Tekka Mall gets new name and focus

Posted by luxuryasiahome on August 6, 2008

TEKKA Mall will be relaunched as The Verge, according to owner Corwin Holdings yesterday.

The five-year-old mall, which is undergoing renovation, will become an IT, lifestyle and F&B hub so as to reposition itself to attract the right tenants and the right shoppers, with a better-defined identity.

The Verge: The five-year-old mall, which is undergoing renovation, will become an IT, lifestyle and F&B hub

A heavy emphasis has been put on the new hub-like nature of the mall by the name, which is derived from ‘convergence’.
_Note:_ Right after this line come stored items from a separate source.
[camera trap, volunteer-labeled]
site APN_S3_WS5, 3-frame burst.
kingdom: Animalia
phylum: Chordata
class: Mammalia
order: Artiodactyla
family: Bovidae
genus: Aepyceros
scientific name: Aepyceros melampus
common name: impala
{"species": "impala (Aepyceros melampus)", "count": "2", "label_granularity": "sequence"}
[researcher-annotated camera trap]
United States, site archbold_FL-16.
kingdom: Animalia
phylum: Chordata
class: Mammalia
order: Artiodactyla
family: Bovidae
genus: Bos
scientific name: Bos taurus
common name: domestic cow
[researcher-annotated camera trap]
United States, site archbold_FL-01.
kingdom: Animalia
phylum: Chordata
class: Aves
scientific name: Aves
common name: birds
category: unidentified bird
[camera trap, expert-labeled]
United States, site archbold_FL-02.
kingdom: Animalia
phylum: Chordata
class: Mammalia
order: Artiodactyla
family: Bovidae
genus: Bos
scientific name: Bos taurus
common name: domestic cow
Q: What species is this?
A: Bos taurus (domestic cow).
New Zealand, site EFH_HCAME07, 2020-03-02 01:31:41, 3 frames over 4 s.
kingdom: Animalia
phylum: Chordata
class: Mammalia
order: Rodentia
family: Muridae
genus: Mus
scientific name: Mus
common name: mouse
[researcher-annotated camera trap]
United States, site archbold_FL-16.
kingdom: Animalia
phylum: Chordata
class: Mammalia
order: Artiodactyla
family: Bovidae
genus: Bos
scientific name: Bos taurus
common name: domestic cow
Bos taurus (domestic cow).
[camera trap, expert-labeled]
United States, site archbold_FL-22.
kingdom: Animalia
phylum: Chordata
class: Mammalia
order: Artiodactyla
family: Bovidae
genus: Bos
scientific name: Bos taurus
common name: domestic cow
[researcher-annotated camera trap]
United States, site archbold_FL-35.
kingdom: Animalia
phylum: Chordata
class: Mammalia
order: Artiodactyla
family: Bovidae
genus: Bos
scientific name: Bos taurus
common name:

Both its facade and the interior are being refurbished to give it a fresh look.

The renovation, which began early this year, is expected to be completed by the fourth quarter. It is being done in phases to avoid interfering with existing tenants’ business, and customers’ comfort.

More than 100 shops will be spread out on eight levels in the revamped mall, and Banquet has been selected as the food court provider for The Verge.

An adjoining block is also undergoing a makeover to become Chill @ The Verge, which will be dedicated to attracting the younger set by only having entertainment and F&B outlets. The block is expected to be completed by mid-2009.

Knight Frank Shopping Centre Management Pte Ltd has been appointed by Corwin Holding as the new managing agent and sole marketing agent for the 160,000 sq ft mall.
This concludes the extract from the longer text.